GENETIC CHARACTERIZATION AND OUTCOME ANALYSIS IN NON-M3 PAEDIATRIC AML:
POSTER 5
REAL WORLD DATA
Maria Couto1, Tereza Oliva1, Marta Almeida1, Vitor Costa1, Filipa Almeida1, Catia Sousa1, Catarina
Sousa1, Silvia Silva1, Susana Bizarro2, Susana Lisboa1, Lurdes Torres1, Cecília Correia1, Teresa Sousa1,
Manuel Teixeira2, Carlos Mendes1, Armando Pinto1 and Ana Maia Ferreira1
(1)Instituto Portugues de Oncologia do Porto, E.P.E, Porto, Portugal
(2)Genetic Service, Instituto Português de Oncologia do Porto, F.G., E.P.E., Portugal, Porto, Portugal
Acute Myeloid Leukemia (AML) represent 15-20% of all acute leukaemia in paediatric oncology.
Through a better genetic characterization of the patients at diagnosis it was possible to improve the
outcome of the disease along the last 30 years, with a consequent decrease in the number of
hematopoietic stem cell transplant (HSCT) referrals.
The clinical files of all non promyelocytic AML patients diagnosed and treated in our centre between
1998 and 2018 were reviewed, in order to characterize the population (with focus in the genetic
characterization) and the outcome obtained.
A total of 62 patients were analysed, median age 7,5 years 0-17, 50% male gender. Two patients
had past history of Ewing Sarcoma, 1 had Myelodysplasia and another one had transitory cytopenias.
The majority of the patients had no molecular abnormalities in the karyotype (17,7%), followed by
inv(16) (16,1%), complex karyotype with other arrangements (11,3%) and t(8,21) (9,7%). Most
patients did not have classic cytogenetic abnormalities identified (46,8%); the three most commonly
found were MLL rearrangements (21%), CBFB-MYH (16,1%) and RUNX1-RUNX1T1 (9,7%).
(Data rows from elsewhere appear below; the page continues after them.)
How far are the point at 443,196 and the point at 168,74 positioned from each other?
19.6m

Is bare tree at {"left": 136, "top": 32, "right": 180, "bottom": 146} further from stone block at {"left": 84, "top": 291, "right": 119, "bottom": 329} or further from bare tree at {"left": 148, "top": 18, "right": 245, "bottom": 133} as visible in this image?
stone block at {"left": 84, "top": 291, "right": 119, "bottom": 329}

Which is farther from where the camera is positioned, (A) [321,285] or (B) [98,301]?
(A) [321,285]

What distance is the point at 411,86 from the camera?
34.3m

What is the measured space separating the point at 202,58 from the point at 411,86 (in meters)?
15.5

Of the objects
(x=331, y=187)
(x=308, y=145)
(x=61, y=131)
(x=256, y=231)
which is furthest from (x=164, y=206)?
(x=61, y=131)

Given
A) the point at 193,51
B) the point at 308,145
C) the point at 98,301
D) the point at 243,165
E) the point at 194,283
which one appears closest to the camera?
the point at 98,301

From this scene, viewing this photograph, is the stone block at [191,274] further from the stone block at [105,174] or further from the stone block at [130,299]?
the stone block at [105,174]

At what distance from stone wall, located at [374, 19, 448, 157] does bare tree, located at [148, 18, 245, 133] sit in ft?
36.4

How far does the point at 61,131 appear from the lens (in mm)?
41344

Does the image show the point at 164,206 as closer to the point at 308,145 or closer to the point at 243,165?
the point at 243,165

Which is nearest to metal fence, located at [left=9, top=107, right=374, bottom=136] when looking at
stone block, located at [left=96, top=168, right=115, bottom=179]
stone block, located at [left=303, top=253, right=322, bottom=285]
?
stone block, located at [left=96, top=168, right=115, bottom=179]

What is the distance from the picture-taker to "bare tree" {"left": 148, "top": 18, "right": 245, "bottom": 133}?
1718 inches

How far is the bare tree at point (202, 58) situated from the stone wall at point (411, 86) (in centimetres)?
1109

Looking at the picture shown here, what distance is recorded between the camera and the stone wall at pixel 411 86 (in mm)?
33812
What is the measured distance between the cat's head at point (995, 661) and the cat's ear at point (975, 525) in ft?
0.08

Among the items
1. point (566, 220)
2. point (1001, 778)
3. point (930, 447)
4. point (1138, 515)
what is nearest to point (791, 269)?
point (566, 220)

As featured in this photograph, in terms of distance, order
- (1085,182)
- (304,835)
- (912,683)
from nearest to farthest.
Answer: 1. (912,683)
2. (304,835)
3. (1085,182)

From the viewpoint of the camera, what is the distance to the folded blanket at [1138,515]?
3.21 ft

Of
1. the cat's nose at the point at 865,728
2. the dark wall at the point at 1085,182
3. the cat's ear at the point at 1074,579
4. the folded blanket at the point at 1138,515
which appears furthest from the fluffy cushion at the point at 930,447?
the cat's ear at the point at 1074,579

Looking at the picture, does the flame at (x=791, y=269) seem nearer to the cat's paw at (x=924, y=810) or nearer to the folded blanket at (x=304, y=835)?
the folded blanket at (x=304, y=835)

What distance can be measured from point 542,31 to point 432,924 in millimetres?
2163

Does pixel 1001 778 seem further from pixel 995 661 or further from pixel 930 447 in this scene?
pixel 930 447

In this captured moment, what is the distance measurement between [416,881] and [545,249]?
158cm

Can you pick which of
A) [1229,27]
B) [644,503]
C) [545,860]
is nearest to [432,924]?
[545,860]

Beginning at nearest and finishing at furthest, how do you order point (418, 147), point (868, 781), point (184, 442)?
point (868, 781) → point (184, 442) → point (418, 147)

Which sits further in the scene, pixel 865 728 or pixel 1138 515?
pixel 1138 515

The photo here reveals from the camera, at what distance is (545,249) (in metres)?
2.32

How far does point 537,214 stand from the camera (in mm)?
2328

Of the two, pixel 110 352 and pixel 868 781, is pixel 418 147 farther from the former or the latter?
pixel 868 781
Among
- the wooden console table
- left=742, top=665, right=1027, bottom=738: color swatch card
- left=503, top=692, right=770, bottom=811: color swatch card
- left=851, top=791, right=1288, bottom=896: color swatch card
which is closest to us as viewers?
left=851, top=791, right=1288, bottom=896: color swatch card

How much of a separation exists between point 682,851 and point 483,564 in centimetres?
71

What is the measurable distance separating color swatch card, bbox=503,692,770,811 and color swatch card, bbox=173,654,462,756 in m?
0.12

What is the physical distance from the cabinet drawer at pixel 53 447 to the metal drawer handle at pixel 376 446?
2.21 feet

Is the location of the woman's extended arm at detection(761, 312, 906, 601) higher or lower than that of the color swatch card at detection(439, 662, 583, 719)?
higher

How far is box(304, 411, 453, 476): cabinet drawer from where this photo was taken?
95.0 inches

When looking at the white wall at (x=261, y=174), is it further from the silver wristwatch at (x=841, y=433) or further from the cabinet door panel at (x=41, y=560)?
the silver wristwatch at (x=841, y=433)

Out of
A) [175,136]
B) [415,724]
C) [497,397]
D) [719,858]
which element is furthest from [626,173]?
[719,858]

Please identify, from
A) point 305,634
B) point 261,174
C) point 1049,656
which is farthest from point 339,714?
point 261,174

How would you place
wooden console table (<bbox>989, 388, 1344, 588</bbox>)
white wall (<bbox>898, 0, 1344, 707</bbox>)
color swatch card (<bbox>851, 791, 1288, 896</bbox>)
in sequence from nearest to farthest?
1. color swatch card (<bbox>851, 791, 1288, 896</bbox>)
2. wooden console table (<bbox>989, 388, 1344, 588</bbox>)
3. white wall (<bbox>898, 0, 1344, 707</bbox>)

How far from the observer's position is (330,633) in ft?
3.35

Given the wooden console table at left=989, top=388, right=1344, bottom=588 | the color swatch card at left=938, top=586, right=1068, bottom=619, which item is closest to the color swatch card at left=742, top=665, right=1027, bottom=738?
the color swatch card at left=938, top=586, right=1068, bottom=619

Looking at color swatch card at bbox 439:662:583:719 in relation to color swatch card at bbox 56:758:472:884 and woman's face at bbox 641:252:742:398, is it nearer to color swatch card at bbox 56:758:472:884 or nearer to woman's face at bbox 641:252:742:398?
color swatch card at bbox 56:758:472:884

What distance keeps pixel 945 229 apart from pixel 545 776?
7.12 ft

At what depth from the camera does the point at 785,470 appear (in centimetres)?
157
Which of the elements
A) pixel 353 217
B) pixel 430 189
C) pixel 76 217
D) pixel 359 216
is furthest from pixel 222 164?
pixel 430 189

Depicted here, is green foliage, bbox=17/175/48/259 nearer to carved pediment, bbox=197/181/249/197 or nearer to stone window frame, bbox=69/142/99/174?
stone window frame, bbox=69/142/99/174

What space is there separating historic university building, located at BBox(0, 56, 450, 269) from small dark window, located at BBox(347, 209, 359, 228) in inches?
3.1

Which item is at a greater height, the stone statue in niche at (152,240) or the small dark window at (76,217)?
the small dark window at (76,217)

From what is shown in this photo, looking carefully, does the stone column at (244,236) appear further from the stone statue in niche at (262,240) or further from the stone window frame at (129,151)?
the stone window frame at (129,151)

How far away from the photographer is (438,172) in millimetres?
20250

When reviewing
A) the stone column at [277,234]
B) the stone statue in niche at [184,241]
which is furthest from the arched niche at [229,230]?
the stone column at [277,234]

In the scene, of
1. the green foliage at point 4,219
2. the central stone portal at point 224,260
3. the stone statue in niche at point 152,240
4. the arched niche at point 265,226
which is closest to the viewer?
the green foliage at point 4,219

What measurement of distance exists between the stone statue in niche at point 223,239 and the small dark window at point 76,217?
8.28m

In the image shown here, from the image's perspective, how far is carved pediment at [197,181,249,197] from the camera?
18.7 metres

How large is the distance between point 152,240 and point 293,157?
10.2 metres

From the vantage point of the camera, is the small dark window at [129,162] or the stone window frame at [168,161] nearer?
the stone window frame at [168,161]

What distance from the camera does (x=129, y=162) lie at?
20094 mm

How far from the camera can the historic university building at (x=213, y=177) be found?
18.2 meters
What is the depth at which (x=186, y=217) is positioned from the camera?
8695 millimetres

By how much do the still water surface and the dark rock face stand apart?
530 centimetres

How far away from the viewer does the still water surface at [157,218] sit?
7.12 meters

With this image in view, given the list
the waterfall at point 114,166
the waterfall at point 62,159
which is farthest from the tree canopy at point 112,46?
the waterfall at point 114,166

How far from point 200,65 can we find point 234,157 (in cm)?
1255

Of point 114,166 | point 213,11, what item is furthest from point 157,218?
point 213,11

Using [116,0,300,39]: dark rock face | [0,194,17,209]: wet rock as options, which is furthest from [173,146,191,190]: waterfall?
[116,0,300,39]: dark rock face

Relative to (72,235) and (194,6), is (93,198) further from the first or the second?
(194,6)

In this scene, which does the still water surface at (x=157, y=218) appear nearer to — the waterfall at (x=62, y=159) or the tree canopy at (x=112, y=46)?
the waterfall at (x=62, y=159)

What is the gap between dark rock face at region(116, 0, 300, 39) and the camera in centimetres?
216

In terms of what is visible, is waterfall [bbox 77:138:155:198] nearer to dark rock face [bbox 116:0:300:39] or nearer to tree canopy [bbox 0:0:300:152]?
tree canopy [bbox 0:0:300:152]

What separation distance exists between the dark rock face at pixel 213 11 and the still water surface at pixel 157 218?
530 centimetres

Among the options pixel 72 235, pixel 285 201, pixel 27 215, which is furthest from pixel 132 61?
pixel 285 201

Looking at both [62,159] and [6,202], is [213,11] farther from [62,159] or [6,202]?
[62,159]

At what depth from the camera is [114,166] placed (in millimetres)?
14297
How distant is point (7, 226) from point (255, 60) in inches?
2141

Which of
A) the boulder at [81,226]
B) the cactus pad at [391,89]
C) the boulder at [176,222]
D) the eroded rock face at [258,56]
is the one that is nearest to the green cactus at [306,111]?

One line of treatment was enough to achieve a complete response in 69,4% of these patients (82,3%
of the patients achieved complete response). Allogenic HSCT was carried in 48,4% of the patients,
with a progressively decrease in the number of referrals in the last years of this study (mostly based
on the selection of more aggressive genetics for transplant, based on survival results from larger
populations reported in the literature). The median time of follow-up (FU) was 155 months 0-215.
OS and PFS were not reached, and 29% of the patients passed away (50% of them in the first 11
months of FU).
This is real world data from a single centre, in a 20 year experience. The cytogenetic risk is recognized
as the most important predictor of prognosis in AML (defines relapse risk and aggressiveness of the
disease) and is also a definer criteria for HSCT nowadays, as we showed. In the future it is expected
to be possible to improve the response rate of these patients, with new and more targeted therapies
(whose development depends on a better genetic characterization of the patients we are treating
today, mainly with the arrival of NGS).